Pretty extreme. Hopefully they start moderating soon or we won't have any rights in most of this country.
firestar464
Posts: 7223
Joined: Wed Oct 12, 2022 7:45 am

Re: USA News and Discussions

Post by firestar464 »

Those are more the insane reactionaries that caltrek is speaking of. IMO they hate the "conservatives" as well given that they see them as part of the "establishment/swamp"
weatheriscool
Posts: 24526
Joined: Sun May 16, 2021 6:16 pm
Contact:

Re: USA News and Discussions

Post by weatheriscool »

'It's cruel': Tennessee bill would make assisting a minor to get an abortion a felony
NASHVILLE, Tenn. (WTVF) — Abortion is already illegal in Tennessee, but a lawmaker wants to take that a step further.

"As a Christ follower, my number one issue is life. It always has been, it always will be," said Rep. Jason Zachary, a Republican from Knox County.

He has a new bill that would make it a crime for an adult to assist a minor to go out of state to get an abortion, unless that adult is the mother's parent or guardian. Rep. Zachary says he wrote the bill after he was contacted by legal guardians of a pregnant child who ran into this exact issue.

"Their minor child that they were in guardianship of, had been taken by an adult to West Tennessee to facilitate an abortion. The minor called them from West Tennessee to let them know what’s going on," he explained. "So I’m literally on the phone with crying parents, crying guardians saying, what can we do, what can we do?"



https://www.newschannel5.com/news/its-c ... n-a-felony
weatheriscool
Posts: 24526
Joined: Sun May 16, 2021 6:16 pm
Contact:

Re: USA News and Discussions

Post by weatheriscool »

Florida House passes bill banning children under 16 from social media: 'Kids can't stay off the platforms'
Fox News
Elizabeth Pritchett
January 25, 2024 at 2:19 AM
The Florida House passed a bill Wednesday banning children under the age of 16 from creating accounts on social media platforms – even with parental approval – in efforts to keep children from growing up "hooked" on social media.

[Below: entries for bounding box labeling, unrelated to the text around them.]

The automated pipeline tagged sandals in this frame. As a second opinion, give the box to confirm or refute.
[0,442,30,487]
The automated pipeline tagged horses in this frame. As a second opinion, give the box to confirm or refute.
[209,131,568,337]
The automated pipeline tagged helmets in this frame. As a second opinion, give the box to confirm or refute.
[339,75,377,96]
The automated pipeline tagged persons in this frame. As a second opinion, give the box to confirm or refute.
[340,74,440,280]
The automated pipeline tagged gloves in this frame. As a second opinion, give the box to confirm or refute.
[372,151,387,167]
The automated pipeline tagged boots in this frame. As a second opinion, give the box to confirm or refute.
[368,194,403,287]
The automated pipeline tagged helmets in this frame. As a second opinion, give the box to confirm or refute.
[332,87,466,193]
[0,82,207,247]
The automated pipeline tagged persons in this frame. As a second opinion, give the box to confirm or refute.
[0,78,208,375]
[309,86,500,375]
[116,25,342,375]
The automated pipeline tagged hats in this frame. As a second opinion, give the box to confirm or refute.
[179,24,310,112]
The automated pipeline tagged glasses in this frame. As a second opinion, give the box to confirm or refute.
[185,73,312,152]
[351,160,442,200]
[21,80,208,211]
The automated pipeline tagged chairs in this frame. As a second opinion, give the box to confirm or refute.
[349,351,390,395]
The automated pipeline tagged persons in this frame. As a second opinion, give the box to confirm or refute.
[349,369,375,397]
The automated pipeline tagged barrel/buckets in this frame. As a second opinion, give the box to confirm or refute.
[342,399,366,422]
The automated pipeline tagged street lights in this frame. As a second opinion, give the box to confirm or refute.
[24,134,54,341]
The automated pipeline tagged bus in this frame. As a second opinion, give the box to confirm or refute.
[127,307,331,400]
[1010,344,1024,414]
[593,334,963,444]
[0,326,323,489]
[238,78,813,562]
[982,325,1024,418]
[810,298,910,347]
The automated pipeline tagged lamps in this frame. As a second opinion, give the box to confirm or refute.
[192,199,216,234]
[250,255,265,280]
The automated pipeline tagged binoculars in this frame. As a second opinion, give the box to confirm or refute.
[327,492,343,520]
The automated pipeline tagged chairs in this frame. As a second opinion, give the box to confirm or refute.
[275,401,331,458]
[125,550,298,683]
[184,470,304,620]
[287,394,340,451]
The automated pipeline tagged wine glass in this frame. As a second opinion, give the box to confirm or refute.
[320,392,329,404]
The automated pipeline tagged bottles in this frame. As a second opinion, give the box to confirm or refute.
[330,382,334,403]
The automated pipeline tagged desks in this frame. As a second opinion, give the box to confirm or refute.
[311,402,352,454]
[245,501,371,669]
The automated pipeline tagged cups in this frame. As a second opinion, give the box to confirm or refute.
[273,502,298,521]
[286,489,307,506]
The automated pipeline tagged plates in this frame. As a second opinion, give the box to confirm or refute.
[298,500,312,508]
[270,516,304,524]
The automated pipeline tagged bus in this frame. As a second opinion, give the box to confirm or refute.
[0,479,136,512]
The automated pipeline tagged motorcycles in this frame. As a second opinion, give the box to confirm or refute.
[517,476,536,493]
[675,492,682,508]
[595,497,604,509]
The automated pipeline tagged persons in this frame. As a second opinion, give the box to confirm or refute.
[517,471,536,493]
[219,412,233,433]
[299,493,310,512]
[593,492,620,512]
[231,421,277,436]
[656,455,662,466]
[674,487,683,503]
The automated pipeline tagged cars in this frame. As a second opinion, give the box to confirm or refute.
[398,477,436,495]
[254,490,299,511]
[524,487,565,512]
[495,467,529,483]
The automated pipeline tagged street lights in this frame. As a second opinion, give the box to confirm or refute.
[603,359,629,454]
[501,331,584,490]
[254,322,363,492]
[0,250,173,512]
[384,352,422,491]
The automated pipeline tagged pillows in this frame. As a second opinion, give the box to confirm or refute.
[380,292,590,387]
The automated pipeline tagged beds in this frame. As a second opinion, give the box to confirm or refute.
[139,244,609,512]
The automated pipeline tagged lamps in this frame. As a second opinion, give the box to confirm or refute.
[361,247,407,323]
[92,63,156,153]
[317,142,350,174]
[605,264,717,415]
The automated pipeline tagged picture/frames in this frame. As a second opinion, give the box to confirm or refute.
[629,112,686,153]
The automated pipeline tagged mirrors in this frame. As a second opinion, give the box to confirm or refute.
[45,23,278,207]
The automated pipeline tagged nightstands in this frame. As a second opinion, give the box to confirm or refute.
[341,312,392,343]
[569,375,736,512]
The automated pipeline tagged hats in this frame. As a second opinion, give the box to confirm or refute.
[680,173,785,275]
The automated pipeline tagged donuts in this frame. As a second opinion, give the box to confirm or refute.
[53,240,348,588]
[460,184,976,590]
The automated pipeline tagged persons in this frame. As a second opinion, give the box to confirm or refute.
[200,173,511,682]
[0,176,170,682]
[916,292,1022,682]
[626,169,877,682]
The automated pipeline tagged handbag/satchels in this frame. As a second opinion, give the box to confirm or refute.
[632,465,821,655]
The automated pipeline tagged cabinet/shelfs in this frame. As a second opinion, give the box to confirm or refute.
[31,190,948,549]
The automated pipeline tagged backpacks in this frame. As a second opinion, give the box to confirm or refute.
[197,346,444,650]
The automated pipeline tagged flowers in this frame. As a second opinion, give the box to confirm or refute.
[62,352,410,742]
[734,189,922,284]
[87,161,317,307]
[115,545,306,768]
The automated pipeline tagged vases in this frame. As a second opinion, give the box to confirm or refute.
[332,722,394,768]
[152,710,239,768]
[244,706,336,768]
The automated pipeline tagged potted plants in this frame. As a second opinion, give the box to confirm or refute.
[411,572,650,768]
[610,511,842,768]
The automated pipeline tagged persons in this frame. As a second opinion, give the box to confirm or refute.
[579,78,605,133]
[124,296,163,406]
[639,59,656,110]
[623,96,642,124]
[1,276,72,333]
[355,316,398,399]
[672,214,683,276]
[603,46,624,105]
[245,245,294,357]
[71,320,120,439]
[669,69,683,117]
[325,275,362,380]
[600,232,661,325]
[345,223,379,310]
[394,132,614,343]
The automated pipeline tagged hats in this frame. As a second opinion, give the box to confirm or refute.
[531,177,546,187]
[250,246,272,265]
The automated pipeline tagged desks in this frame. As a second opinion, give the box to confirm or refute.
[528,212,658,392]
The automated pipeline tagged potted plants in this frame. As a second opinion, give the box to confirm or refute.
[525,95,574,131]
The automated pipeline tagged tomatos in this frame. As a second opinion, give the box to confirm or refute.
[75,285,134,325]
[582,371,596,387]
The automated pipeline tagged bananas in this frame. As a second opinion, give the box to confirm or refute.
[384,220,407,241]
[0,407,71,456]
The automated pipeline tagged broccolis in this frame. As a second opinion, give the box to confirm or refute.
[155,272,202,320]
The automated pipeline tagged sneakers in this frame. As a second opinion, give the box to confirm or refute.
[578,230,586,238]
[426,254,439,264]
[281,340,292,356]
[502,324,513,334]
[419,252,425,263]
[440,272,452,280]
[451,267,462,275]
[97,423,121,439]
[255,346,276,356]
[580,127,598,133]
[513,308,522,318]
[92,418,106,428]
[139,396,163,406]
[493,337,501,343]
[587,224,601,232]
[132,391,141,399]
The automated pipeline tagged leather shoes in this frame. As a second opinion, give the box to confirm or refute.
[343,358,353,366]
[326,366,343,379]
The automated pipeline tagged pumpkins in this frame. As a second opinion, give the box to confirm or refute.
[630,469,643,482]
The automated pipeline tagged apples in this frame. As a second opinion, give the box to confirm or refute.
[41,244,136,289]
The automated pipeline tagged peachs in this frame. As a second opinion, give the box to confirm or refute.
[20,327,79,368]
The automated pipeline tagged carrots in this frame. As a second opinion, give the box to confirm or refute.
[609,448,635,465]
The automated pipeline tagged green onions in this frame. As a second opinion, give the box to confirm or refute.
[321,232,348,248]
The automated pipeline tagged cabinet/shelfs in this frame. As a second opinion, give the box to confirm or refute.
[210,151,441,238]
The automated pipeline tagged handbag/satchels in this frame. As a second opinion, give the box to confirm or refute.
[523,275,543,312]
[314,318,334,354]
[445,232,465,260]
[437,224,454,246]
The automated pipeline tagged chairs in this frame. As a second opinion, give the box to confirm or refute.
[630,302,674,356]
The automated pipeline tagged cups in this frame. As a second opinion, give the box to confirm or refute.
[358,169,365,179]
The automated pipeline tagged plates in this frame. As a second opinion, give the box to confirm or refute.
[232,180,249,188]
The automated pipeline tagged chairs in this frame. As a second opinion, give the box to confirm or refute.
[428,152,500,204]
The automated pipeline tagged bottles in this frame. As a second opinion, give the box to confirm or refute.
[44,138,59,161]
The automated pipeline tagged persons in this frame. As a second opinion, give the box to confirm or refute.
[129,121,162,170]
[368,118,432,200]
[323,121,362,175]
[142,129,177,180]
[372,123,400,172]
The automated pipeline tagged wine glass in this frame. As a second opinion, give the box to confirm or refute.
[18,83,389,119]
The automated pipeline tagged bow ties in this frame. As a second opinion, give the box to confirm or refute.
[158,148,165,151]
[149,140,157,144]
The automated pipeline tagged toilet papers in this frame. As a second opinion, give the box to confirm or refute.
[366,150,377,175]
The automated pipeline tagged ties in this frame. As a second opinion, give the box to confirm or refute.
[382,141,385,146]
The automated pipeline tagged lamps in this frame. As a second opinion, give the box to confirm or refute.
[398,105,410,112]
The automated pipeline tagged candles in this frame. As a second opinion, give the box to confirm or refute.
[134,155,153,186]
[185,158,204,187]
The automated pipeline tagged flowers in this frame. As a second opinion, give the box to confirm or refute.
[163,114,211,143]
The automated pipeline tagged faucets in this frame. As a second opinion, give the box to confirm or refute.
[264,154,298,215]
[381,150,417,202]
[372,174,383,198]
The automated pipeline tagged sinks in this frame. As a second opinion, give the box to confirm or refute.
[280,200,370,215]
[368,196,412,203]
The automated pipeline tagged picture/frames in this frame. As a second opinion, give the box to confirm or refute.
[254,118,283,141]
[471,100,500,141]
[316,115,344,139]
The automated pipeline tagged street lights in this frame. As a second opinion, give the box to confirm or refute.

House Bill 1, which is sponsored by Republican Rep. Tyler Sirois, passed with a 106-13 bipartisan vote. Supporters argue that children are more exposed to bullying and sexual predators on social media, and use can lead to depression, suicide and addiction.

"They're taking advantage of kids growing up. That's their business model. And why do they do it? To keep them hooked ... with the dopamine hits that the platform gives our children with every autoplay, with every like, with every push notification," Sirois said toKids The Associated Press.

Though the bill doesn't explicitly name which platforms would be affected, it targets any social media platform that tracks user activity, allows users to upload material and interact with others, and uses addictive features. Apps used solely for private messaging between individuals would not be impacted.
more...
https://www.aol.com/news/florida-house- ... 15152.html
weatheriscool
Posts: 24526
Joined: Sun May 16, 2021 6:16 pm
Contact:

Re: USA News and Discussions

Post by weatheriscool »

Florida lawmakers want to let children work full-time hours - even on school nights

Story by Katie Hawkinson •
14h
A bill in Florida that would allow children to work full-time hours even on school nights has just passed another major hurdle.

House Bill 49, championed by Florida Republicans, would allow employers to schedule 16- and 17-year-olds between 6 am and 11 pm, even if the following day is a school day. Under the bill, employers could also schedule them to work more than 30 hours per week year-round. The bill also allows students who are “in a home education program” or enrolled in an approved virtual instructional program to work during school hours.

And on Tuesday, the Florida House Commerce Committee voted to advance the bill into the Florida House of Representatives. Ever since its introduction by Representative Linda Chaney, a Republican, state Democrats and labour policy experts have stood in stark opposition. Representative Anna Eskamani, a Democrat who opposes the bill, called it “extremely concerning.”

“Florida is home to a robust immigrant community and this bill could make their children vulnerable to corporate exploitation the same way they were in the 20th century,” Ms Eskamani said in a statement. “We have seen this pattern of exploitation before in the US and we should take steps to ensure it never happens again.”